The timing matters. The Federal Reserve has held its benchmark rate at 4.75 percent since March, giving buyers just enough certainty to re-enter a market they'd been circling for the better part of 18 months. Add a federal workforce that—despite two years of DOGE-driven agency consolidations—remains the city's single largest employment base, and you get a market that keeps finding a floor even when national sentiment wobbles. With the city's Fourth of July festivities cancelled today due to extreme heat, it was a quiet holiday on the Mall, but the property data landing this week is anything but.
Where the Gains Are Happening
Capitol Hill is the story of the quarter. Rowhouses on the 400 block of East Capitol Street that listed around $1.1 million in Q2 2025 are clearing at $1.28 million and above this spring. The neighborhood's proximity to the Capitol South Metro station and the continued renovation of Eastern Market's surrounding blocks have kept demand from institutional buyers and young Hill staffers alike. Multiple-offer situations are back: the neighborhood averaged 1.8 offers per listing in May, up from 1.1 a year ago, per GCAAR data.

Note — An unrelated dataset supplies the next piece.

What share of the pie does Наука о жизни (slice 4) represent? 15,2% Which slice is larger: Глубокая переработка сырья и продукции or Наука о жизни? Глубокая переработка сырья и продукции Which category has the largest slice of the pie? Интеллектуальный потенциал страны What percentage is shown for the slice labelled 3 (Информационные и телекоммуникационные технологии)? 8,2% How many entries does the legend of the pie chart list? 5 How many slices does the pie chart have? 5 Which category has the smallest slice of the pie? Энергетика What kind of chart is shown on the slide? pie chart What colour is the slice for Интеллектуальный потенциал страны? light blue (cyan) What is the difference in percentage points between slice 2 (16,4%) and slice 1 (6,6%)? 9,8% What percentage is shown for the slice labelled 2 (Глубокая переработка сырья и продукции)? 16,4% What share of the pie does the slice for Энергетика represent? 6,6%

Navy Yard tells a parallel story. The District Wharf's success next door has pulled buyer attention southeast, and new construction along Tingey Street SE is now pricing at $750 to $820 per square foot for two-bedroom condos—a 12 percent per-square-foot increase from Q2 2025. Georgetown, always a market unto itself, saw median prices cross $1.4 million for the first time, propped up by limited supply on the historic streets west of Wisconsin Avenue. Even H Street NE, long considered an entry-level corridor, pushed its median condo price above $500,000 for the first time this quarter.
Not every pocket is booming at the same rate. Ward 8 east of the Anacostia River still trades at a median closer to $370,000, and price growth there was a more modest 3.1 percent year-over-year—real appreciation, but well below the headline number. Buyers priced out of Capitol Hill have been moving into Brookland and Deanwood, which recorded 6.8 percent and 5.9 percent annual gains respectively.

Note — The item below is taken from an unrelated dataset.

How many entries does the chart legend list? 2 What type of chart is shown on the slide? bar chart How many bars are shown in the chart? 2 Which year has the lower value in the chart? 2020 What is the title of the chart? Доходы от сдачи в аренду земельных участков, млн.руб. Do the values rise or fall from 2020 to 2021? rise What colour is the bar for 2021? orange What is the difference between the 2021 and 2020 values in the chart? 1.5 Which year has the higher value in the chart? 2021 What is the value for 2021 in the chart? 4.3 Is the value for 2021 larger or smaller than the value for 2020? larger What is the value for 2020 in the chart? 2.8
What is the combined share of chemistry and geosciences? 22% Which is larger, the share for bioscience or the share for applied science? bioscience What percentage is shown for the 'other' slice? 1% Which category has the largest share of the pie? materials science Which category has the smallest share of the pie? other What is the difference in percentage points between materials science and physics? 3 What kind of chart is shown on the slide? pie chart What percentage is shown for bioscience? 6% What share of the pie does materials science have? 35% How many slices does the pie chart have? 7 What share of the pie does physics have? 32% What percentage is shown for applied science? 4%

Inventory Crunch Keeps Sellers in Control
Supply is the core driver. Active listings across DC proper stood at 1,847 units at the end of June, down 22 percent from June 2025 and sitting near the lowest June total in a decade. Months of supply—the standard measure of how long it would take to sell everything listed at the current pace—is at 1.4, a seller's market by any conventional definition. Anything below 3.0 months typically favors sellers; DC hasn't been above that threshold since late 2023.
Mortgage rates at roughly 6.6 percent for a 30-year fixed product haven't killed demand so much as filtered it. Cash buyers, who accounted for 31 percent of DC transactions in Q2, are the clearest winners. The DC Housing Finance Agency's Home Purchase Assistance Program, which offers down payment loans up to $202,000 for qualifying buyers, saw application volume rise 18 percent quarter-over-quarter as middle-income households try to compete without all-cash firepower.
For anyone planning to buy before year-end, the practical calculus is straightforward. Listings that come to market in late July and August—historically the quietest weeks—tend to see fewer competing offers. Buyers who can close in 21 days or fewer are commanding concessions that spring bidders never got. Sellers, for their part, should resist the urge to overprice: homes that sat more than 14 days in Q2 ultimately sold at an average of 3.2 percent below list, even in this climate. The market is strong, but it still punishes wishful thinking.